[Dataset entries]
☆ ☆ ☆ ☆ ☆ ☆ ☆
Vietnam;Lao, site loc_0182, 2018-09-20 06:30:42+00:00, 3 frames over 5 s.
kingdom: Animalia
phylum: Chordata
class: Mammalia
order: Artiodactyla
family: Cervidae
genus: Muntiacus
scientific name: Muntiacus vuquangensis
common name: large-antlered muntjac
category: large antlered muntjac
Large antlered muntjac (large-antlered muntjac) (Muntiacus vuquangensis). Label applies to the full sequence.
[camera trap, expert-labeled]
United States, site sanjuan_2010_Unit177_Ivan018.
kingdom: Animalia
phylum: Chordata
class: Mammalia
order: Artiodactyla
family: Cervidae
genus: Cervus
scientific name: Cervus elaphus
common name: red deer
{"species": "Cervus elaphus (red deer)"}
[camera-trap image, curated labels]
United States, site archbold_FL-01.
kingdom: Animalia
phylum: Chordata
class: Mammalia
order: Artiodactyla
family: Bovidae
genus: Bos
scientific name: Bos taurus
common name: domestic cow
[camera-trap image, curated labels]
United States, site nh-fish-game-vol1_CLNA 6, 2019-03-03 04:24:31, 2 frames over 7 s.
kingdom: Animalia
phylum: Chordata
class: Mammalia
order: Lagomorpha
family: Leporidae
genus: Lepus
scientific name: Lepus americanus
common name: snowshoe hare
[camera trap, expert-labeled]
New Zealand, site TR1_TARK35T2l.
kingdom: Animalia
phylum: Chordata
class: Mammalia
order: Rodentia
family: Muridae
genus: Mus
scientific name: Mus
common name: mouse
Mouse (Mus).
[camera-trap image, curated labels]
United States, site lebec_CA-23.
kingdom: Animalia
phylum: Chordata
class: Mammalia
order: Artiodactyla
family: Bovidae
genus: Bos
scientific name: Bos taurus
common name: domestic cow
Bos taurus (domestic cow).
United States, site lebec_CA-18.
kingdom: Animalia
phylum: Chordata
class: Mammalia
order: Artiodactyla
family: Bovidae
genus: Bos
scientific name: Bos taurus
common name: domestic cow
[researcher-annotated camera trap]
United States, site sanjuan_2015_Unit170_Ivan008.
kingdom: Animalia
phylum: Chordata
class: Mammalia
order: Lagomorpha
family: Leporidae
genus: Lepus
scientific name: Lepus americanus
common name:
☆ ☆ ☆ ☆ ☆ ☆ ☆
**Goal of the exercise:** Each of the records is to be written out again exactly.

**Response to this exercise:**
Vietnam;Lao, site loc_0182, 2018-09-20 06:30:42+00:00, 3 frames over 5 s.
kingdom: Animalia
phylum: Chordata
class: Mammalia
order: Artiodactyla
family: Cervidae
genus: Muntiacus
scientific name: Muntiacus vuquangensis
common name: large-antlered muntjac
category: large antlered muntjac
Large antlered muntjac (large-antlered muntjac) (Muntiacus vuquangensis). Label applies to the full sequence.
[camera trap, expert-labeled]
United States, site sanjuan_2010_Unit177_Ivan018.
kingdom: Animalia
phylum: Chordata
class: Mammalia
order: Artiodactyla
family: Cervidae
genus: Cervus
scientific name: Cervus elaphus
common name: red deer
{"species": "Cervus elaphus (red deer)"}
[camera-trap image, curated labels]
United States, site archbold_FL-01.
kingdom: Animalia
phylum: Chordata
class: Mammalia
order: Artiodactyla
family: Bovidae
genus: Bos
scientific name: Bos taurus
common name: domestic cow
[camera-trap image, curated labels]
United States, site nh-fish-game-vol1_CLNA 6, 2019-03-03 04:24:31, 2 frames over 7 s.
kingdom: Animalia
phylum: Chordata
class: Mammalia
order: Lagomorpha
family: Leporidae
genus: Lepus
scientific name: Lepus americanus
common name: snowshoe hare
[camera trap, expert-labeled]
New Zealand, site TR1_TARK35T2l.
kingdom: Animalia
phylum: Chordata
class: Mammalia
order: Rodentia
family: Muridae
genus: Mus
scientific name: Mus
common name: mouse
Mouse (Mus).
[camera-trap image, curated labels]
United States, site lebec_CA-23.
kingdom: Animalia
phylum: Chordata
class: Mammalia
order: Artiodactyla
family: Bovidae
genus: Bos
scientific name: Bos taurus
common name: domestic cow
Bos taurus (domestic cow).
United States, site lebec_CA-18.
kingdom: Animalia
phylum: Chordata
class: Mammalia
order: Artiodactyla
family: Bovidae
genus: Bos
scientific name: Bos taurus
common name: domestic cow
[researcher-annotated camera trap]
United States, site sanjuan_2015_Unit170_Ivan008.
kingdom: Animalia
phylum: Chordata
class: Mammalia
order: Lagomorpha
family: Leporidae
genus: Lepus
scientific name: Lepus americanus
common name:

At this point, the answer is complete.